Diagnosis of urinary bladder cancer is based on several factors including symptoms, imaging investigations including IVU, USS and CT will clinch the diagnosis. Urine cytology may be positive for malignant cells in high grade tumors and in cases of CIS. Preoperative work up and correct diagnosis and staging using proper diagnostic modalities are essential for treatment and future prognosis. Superficial urinary bladder cancer rarely progresses to invasive or metastasis stage though it is more common cancer in urogenital system, only a few cases of superficial urinary bladder cancer with pulmonary metastasis have been reported in literature [14-16].

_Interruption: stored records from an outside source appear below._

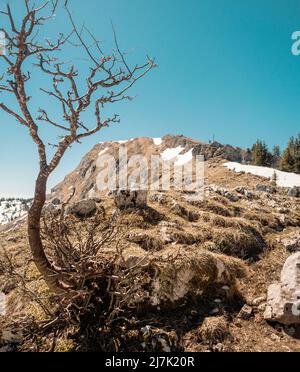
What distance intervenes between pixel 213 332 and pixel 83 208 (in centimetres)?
680

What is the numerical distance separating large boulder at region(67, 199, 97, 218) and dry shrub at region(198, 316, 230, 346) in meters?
6.29

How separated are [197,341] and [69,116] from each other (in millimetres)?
5077

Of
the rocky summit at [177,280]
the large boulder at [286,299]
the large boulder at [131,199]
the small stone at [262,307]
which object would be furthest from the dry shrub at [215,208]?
the small stone at [262,307]

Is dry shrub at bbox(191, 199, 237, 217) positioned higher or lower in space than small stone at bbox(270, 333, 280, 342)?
higher

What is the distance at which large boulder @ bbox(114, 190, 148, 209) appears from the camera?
35.2ft

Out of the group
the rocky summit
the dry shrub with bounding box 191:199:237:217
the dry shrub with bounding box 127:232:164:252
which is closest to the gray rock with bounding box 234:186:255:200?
the dry shrub with bounding box 191:199:237:217

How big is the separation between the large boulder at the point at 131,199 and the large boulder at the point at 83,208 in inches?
38.7

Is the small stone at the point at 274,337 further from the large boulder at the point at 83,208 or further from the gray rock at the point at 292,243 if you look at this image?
the large boulder at the point at 83,208

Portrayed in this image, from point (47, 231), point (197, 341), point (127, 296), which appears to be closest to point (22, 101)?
point (47, 231)

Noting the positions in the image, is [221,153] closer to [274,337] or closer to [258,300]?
[258,300]

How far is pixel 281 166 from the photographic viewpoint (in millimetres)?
60719

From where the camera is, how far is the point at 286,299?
5.98 metres

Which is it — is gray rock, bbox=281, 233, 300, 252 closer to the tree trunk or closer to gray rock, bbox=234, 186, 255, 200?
gray rock, bbox=234, 186, 255, 200
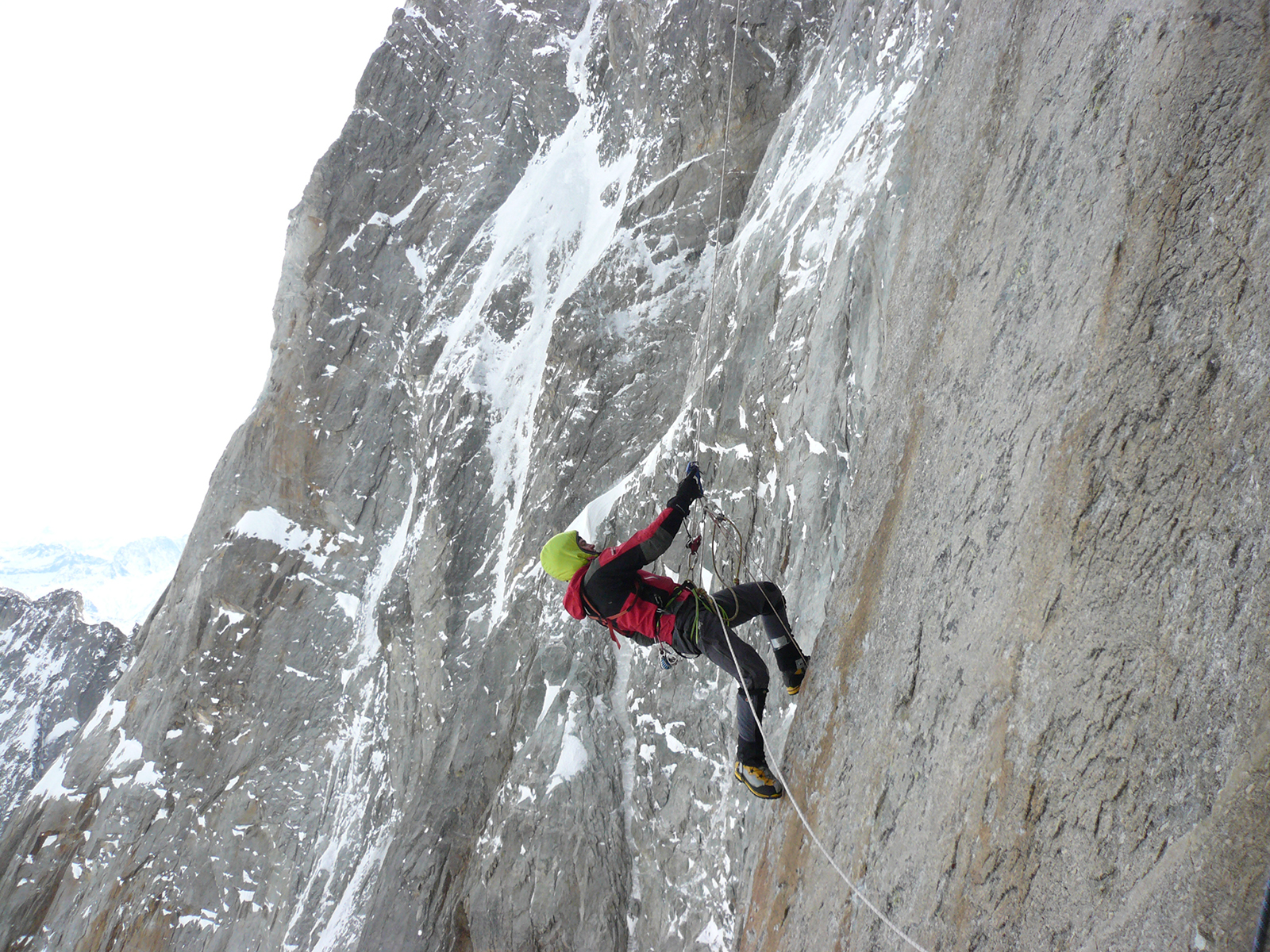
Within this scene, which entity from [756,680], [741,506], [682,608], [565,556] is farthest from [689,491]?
[741,506]

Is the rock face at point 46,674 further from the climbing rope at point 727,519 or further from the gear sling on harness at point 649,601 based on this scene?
the gear sling on harness at point 649,601

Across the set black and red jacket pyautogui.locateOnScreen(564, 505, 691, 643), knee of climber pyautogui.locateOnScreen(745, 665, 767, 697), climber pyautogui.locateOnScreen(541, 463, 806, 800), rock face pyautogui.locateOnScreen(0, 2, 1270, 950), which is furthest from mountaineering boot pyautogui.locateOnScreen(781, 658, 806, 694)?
black and red jacket pyautogui.locateOnScreen(564, 505, 691, 643)

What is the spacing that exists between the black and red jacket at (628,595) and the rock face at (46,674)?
4337 cm

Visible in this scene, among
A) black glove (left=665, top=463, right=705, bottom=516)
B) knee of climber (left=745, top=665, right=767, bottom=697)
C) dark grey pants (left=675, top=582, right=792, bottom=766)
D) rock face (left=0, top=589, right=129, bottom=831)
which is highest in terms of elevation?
black glove (left=665, top=463, right=705, bottom=516)

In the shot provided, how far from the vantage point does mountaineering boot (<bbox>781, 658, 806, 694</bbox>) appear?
4.79 meters

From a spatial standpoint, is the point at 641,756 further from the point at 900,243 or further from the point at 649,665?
the point at 900,243

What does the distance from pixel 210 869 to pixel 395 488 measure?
9.72 m

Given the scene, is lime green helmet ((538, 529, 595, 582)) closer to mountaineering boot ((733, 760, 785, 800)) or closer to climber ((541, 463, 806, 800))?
climber ((541, 463, 806, 800))

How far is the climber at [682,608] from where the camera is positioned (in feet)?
15.3

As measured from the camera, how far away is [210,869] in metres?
16.0

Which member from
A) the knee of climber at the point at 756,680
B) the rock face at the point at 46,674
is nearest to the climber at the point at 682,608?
the knee of climber at the point at 756,680

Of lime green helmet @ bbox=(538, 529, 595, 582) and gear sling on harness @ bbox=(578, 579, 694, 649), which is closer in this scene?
gear sling on harness @ bbox=(578, 579, 694, 649)

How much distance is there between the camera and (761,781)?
4488 millimetres

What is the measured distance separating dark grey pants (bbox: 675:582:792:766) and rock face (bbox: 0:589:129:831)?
144ft
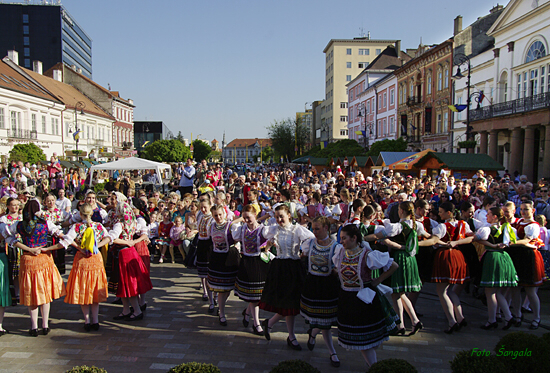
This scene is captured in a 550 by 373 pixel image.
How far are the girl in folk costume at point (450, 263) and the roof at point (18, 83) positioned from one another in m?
38.5

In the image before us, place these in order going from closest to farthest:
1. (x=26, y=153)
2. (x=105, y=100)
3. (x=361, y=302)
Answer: (x=361, y=302)
(x=26, y=153)
(x=105, y=100)

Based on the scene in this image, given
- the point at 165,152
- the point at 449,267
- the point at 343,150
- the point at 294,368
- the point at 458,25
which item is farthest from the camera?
Answer: the point at 165,152

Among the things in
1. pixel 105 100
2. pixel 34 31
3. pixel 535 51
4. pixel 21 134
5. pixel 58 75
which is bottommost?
pixel 21 134

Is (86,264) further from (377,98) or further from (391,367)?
(377,98)

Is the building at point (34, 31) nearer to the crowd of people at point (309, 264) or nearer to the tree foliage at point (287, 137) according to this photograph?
the tree foliage at point (287, 137)

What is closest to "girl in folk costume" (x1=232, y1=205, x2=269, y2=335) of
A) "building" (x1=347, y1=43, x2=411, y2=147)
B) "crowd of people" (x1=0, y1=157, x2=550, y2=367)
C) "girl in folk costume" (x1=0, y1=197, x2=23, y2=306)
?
"crowd of people" (x1=0, y1=157, x2=550, y2=367)

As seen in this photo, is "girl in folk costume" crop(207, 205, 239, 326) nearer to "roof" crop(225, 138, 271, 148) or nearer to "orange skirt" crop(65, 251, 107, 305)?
"orange skirt" crop(65, 251, 107, 305)

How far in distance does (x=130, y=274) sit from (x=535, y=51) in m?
26.9

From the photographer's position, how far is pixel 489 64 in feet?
98.5

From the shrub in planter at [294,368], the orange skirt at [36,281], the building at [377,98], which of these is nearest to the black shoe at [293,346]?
the shrub in planter at [294,368]

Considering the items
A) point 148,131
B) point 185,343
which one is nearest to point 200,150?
point 148,131

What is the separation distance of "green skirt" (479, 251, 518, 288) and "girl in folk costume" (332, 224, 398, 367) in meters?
2.13

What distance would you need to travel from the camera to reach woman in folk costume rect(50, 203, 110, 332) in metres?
5.71

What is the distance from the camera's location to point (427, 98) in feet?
132
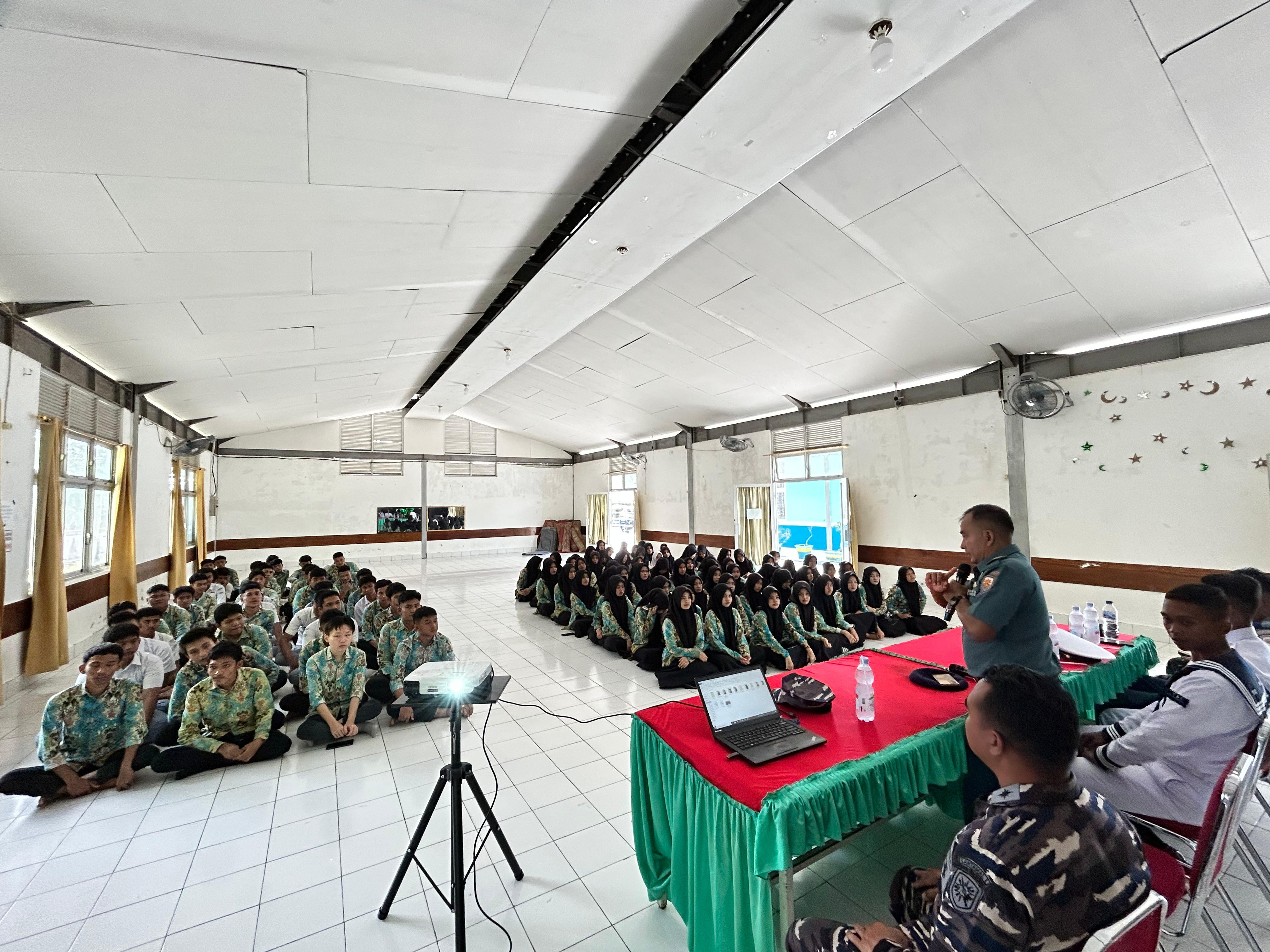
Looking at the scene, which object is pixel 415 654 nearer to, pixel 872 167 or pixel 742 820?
pixel 742 820

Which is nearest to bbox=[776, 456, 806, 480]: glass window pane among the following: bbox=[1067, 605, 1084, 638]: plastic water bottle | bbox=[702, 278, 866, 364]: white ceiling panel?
bbox=[702, 278, 866, 364]: white ceiling panel

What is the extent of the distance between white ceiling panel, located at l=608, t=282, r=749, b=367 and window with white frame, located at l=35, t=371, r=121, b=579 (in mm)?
5953

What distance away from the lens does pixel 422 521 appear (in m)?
15.0

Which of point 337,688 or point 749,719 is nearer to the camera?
point 749,719

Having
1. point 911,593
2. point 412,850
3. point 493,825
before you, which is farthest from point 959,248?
point 412,850

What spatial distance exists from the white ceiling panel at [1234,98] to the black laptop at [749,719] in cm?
379

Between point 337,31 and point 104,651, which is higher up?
point 337,31

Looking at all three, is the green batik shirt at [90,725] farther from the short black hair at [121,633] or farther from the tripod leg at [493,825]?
the tripod leg at [493,825]

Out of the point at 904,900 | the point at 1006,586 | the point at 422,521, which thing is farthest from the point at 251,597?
the point at 422,521

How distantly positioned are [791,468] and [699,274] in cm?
504

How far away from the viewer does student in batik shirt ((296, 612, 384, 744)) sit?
12.4ft

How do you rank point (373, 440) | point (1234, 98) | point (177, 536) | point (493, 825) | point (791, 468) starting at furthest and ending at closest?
point (373, 440), point (791, 468), point (177, 536), point (1234, 98), point (493, 825)

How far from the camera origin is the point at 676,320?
6.79 m

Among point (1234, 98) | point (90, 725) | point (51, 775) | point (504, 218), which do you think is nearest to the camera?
point (1234, 98)
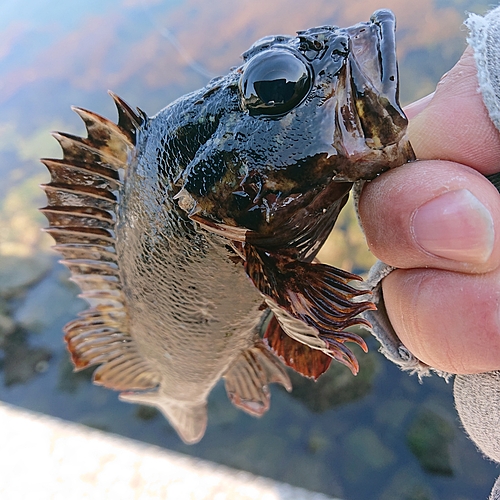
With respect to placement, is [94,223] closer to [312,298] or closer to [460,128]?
[312,298]

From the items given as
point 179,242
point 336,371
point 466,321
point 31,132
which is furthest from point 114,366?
point 31,132

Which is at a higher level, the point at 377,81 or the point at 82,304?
the point at 377,81

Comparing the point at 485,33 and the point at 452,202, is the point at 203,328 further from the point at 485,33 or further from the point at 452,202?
the point at 485,33

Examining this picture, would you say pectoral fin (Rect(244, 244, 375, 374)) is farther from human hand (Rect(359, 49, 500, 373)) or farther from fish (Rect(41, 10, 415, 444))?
human hand (Rect(359, 49, 500, 373))

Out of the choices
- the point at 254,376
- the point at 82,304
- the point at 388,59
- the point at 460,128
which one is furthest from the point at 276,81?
the point at 82,304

In conclusion we report a rare case of lung metastasis from TCC of urinary bladder. This was resected by VATS, after seven years patient CT scan thorax showed no recurrence (Figure 3). Mainstay of treatment for superficial TCC is bladder sparing surgery followed by intravesical chemotherapy. Although lung metastasis is rare after TCC of urinary bladder still surgical resection is mandatory and can provide excellent long-term survival.